Records shown |
━━━━━━━━
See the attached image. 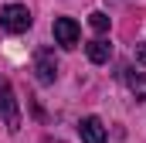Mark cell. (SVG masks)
━━━━━━━━
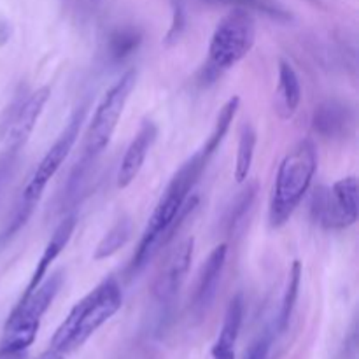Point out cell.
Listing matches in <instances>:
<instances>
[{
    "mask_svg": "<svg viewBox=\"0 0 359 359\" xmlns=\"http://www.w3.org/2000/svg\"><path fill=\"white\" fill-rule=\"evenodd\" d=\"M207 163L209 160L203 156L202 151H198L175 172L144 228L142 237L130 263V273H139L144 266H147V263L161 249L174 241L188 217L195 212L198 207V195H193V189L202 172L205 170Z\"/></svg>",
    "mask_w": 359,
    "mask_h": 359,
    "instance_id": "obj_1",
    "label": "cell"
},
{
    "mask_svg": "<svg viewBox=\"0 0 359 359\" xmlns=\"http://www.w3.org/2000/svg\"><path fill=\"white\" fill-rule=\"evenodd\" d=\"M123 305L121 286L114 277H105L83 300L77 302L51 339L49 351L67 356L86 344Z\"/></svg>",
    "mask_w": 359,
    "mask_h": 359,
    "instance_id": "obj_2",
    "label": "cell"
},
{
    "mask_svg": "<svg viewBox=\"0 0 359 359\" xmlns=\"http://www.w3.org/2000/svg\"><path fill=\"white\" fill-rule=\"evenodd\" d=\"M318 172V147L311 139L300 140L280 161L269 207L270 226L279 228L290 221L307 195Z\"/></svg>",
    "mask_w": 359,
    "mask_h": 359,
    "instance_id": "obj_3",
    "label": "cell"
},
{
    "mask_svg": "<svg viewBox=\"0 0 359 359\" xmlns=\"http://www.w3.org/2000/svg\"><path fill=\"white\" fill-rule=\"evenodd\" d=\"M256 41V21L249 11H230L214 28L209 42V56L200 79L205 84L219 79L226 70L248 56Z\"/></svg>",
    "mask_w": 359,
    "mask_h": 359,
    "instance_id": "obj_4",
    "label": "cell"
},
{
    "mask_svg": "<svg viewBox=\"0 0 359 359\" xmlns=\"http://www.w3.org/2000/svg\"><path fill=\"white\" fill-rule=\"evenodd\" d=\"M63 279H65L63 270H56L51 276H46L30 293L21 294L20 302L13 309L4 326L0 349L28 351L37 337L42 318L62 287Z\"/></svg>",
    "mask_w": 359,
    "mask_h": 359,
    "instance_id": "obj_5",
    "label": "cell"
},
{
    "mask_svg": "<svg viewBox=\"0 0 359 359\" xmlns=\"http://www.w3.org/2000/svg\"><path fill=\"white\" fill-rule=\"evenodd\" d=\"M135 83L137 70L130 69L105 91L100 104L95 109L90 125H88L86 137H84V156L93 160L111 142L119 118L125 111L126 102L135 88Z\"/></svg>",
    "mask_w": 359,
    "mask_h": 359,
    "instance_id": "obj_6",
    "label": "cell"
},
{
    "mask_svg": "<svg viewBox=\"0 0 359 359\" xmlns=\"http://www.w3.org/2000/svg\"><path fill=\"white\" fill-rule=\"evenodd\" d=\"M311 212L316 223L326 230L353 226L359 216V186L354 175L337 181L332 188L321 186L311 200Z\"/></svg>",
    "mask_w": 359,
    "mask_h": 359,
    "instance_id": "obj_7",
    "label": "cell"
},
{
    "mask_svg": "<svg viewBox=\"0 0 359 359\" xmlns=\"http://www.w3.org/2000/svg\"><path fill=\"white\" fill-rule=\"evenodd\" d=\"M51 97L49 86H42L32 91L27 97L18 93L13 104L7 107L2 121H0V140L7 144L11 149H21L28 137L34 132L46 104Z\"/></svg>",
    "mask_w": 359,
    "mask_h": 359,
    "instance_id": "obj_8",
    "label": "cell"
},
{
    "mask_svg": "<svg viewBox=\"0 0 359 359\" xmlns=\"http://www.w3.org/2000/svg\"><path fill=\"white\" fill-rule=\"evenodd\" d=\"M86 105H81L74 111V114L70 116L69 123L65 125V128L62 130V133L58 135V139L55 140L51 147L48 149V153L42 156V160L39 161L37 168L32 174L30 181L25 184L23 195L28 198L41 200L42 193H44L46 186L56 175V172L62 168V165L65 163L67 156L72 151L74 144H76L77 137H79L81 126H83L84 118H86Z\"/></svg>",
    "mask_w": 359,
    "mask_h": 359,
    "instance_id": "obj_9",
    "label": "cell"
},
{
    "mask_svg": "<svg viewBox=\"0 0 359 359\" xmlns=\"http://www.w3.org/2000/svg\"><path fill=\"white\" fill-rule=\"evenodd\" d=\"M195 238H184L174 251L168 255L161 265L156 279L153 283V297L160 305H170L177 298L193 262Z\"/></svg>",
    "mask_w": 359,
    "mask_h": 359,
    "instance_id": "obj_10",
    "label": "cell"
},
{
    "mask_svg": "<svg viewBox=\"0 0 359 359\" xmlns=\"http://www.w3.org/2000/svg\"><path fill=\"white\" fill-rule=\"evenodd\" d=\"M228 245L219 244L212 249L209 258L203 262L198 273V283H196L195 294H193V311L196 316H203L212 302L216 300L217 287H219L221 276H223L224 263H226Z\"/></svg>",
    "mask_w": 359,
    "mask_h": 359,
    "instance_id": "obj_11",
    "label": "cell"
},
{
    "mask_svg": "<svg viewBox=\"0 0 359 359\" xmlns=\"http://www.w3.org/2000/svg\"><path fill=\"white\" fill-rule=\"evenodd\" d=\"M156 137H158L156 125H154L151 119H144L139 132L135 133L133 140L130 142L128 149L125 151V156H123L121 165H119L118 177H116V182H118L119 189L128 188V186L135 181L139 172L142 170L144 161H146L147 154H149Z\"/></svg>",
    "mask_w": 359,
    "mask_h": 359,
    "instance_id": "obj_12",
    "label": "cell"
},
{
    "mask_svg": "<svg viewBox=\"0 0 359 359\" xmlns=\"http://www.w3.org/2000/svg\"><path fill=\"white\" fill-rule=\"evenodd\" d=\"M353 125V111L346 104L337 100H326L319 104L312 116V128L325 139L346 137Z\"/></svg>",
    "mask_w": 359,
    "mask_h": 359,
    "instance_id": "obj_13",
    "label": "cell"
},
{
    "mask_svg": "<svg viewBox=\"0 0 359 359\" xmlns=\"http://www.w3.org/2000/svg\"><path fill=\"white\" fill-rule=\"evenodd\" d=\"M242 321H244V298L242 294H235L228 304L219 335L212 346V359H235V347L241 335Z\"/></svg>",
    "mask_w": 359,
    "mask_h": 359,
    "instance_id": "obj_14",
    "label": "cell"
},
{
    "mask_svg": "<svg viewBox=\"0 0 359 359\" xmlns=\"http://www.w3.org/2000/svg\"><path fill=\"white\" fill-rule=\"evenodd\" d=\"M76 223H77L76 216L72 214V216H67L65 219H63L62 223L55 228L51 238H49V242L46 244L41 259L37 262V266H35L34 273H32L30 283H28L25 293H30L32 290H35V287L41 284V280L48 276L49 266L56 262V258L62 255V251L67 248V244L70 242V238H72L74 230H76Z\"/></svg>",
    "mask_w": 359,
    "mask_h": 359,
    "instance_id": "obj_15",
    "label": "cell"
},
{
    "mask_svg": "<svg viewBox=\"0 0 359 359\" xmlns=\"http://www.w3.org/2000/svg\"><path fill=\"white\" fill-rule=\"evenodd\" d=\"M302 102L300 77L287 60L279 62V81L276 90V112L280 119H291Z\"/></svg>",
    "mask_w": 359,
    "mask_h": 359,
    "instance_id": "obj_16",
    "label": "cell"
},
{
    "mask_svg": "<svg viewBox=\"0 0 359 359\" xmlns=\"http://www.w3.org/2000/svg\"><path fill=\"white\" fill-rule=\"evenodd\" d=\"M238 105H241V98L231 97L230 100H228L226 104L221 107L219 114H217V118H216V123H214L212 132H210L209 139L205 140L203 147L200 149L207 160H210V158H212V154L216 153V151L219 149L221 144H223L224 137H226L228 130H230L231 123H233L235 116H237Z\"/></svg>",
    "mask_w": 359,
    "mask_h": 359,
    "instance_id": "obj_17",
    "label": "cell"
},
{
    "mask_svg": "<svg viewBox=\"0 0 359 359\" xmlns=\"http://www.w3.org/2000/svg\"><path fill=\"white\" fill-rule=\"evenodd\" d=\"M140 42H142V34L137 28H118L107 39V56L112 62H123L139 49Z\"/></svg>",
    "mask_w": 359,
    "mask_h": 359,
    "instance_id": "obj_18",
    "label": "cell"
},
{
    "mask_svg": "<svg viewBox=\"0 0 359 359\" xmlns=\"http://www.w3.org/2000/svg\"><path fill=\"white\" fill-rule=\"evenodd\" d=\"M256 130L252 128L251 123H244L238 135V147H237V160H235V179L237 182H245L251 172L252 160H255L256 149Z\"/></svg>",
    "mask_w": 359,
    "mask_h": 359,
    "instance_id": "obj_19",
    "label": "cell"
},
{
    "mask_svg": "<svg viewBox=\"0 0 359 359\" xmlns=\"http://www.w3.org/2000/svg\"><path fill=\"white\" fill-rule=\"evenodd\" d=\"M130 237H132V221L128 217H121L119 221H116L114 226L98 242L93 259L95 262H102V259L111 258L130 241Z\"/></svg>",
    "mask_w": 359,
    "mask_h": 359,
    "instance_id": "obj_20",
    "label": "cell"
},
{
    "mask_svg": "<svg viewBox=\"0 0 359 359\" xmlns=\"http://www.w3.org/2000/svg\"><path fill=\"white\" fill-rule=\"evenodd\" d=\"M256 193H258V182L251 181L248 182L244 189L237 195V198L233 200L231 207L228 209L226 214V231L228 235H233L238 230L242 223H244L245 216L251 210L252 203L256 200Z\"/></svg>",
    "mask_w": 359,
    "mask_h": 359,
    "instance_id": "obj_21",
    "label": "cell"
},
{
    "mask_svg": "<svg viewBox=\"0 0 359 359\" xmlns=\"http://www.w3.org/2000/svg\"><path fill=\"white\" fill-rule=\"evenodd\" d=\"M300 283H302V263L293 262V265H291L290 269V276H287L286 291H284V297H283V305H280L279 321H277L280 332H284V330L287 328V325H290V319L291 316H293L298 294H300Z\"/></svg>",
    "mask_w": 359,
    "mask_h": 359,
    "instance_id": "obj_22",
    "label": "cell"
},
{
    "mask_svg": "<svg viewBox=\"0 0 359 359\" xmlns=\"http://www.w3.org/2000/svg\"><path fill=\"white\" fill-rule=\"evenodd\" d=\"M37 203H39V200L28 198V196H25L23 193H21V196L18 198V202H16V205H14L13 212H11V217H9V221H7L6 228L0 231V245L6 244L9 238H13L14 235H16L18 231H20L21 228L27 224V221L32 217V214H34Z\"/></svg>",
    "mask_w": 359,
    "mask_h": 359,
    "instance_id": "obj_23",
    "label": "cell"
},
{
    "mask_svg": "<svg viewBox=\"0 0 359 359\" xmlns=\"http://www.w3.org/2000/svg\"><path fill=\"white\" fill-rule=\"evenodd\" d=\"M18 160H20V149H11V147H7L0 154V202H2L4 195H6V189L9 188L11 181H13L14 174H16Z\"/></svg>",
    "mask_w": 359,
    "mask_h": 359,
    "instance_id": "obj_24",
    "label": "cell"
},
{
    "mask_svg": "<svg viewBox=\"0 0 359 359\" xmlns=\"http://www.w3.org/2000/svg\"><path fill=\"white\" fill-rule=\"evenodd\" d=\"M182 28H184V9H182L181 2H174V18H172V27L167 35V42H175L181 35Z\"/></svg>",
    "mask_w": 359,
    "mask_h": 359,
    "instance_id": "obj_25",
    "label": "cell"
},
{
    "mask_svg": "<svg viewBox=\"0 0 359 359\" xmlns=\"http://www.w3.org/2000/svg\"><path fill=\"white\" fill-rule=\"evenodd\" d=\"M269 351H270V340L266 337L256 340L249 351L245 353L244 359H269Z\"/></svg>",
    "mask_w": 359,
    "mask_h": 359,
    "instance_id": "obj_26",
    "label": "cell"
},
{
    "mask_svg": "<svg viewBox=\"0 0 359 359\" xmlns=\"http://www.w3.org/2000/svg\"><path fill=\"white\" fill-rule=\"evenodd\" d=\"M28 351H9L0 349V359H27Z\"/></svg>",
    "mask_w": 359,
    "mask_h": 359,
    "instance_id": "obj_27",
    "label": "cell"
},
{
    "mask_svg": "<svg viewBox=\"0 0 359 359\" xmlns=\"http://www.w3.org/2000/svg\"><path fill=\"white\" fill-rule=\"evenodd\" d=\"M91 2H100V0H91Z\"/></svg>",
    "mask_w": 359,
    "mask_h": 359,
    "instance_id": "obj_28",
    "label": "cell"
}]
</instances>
━━━━━━━━
Task to complete | Please copy out every line of the material above that contains the string "instances".

Complete response |
Listing matches in <instances>:
<instances>
</instances>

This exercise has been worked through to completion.